Dans les cas présumés de violence au sein de la famille, et où des enfants sont impliqués, il est important que les tribunaux priorisent l’intérêt supérieur de l’enfant. Lorsque ce n’est pas le cas, les tribunaux font courir aussi bien aux victimes de violence domestique qu’aux enfants le risque de traumatisme. Les tribunaux de la famille doivent cesser de se servir de l’«aliénation parentale» comme d’un prétexte idéal pour légitimer la priorisation des droits des personnes responsables d’actes de violences au sein des foyers, au détriment des droits fondamentaux des enfants (Birchall, Choudhry, Nicholson-Pallett, 2018).
L’aliénation parentale: qu’est-ce que c’est?
L’«aliénation parentale» désigne tout acte qui favorise chez l’enfant un rejet injustifié à l’égard de l’un de ses parents, le plus souvent le père (Assemblée générale des Nations Unies, 2023). Cette expression tient son origine de la psychologie et de la croyance archaïque selon laquelle il est fréquent que l’un des parents, très souvent la mère, persuade l’enfant, de manière injustifiée, de manifester de l’hostilité envers le père et de prendre de la distance envers celui-ci (Assemblée Générale des Nations Unies, 2023). Par conséquent, l’aliénation parentale est l’accusation selon laquelle un parent amène son enfant, de manière illégale, à manifester de l’hostilité envers l’autre parent.
L’intérêt supérieur de l’enfant
L’examen de ces problématiques sous le prisme de la question de la protection des enfants met en exergue un ensemble d’éléments particulièrement graves. Les décisions impliquant une allégation d’aliénation parentale non justifiée sont susceptibles d’exposer les enfants à des environnements violents d’un point de vue physique ou mental, mettant ainsi à mal leur capacité de résilience et entravant leur processus de développement (Haut-Commissariat des Nations Unies aux droits de l’Homme, 2023).

■ **CONSIGNE**: Reproduisez fidèlement le passage de l'extrait sur l'aliénation parentale, depuis « L’aliénation parentale: qu’est-ce » jusqu'à « envers l’autre parent. ».

■ **INFORMATIONS SOURCES**:
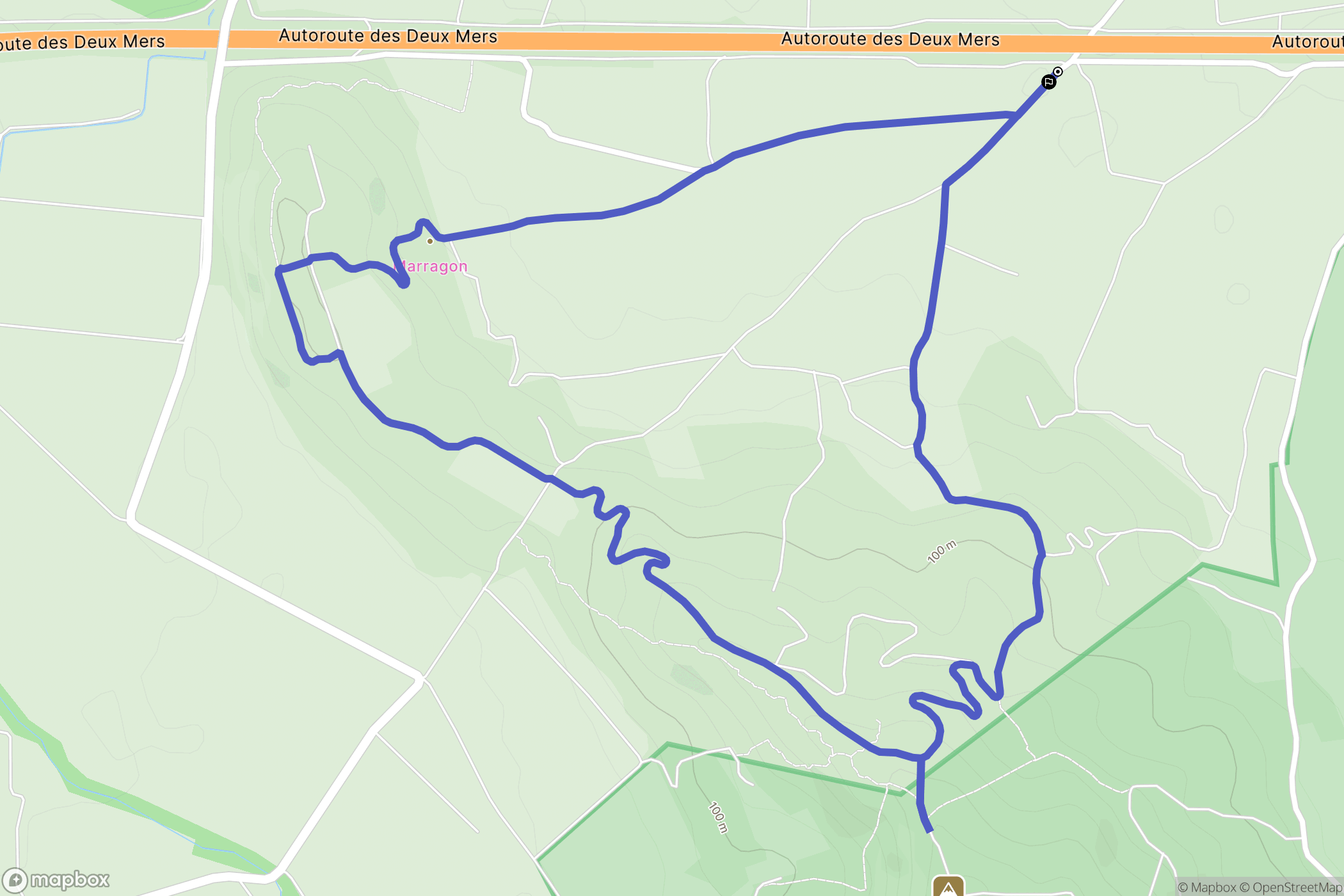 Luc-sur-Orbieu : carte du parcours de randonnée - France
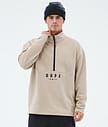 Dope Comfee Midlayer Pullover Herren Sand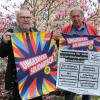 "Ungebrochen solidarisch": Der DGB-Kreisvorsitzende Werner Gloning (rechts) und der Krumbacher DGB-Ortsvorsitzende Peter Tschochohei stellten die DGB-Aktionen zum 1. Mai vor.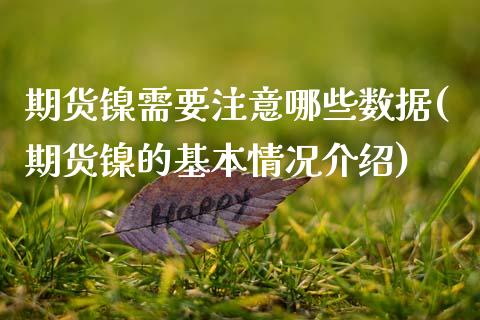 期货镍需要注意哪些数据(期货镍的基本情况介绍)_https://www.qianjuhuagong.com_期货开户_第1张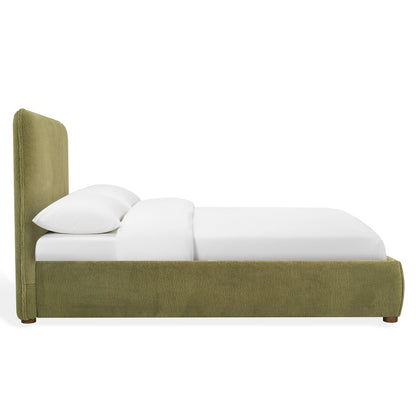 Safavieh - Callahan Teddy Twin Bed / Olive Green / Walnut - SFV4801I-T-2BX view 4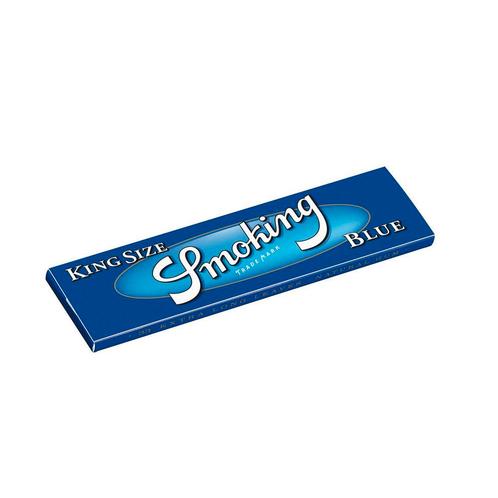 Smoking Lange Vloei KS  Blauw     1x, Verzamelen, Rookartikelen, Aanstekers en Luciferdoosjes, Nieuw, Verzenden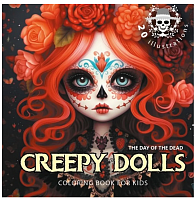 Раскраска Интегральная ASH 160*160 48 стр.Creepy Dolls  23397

--

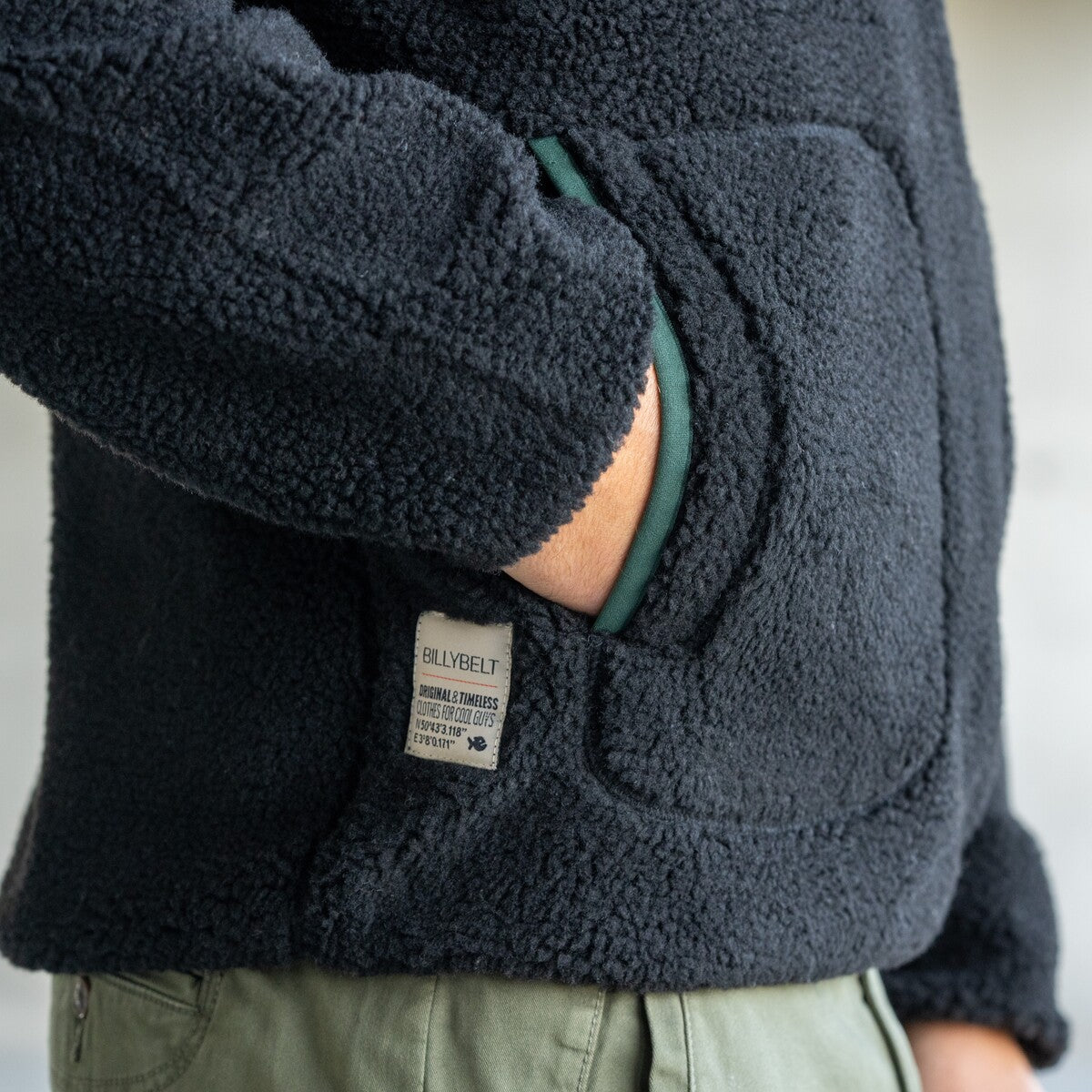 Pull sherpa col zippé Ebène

■ **RÉPONSE**:
L’aliénation parentale: qu’est-ce que c’est?
L’«aliénation parentale» désigne tout acte qui favorise chez l’enfant un rejet injustifié à l’égard de l’un de ses parents, le plus souvent le père (Assemblée générale des Nations Unies, 2023). Cette expression tient son origine de la psychologie et de la croyance archaïque selon laquelle il est fréquent que l’un des parents, très souvent la mère, persuade l’enfant, de manière injustifiée, de manifester de l’hostilité envers le père et de prendre de la distance envers celui-ci (Assemblée Générale des Nations Unies, 2023). Par conséquent, l’aliénation parentale est l’accusation selon laquelle un parent amène son enfant, de manière illégale, à manifester de l’hostilité envers l’autre parent.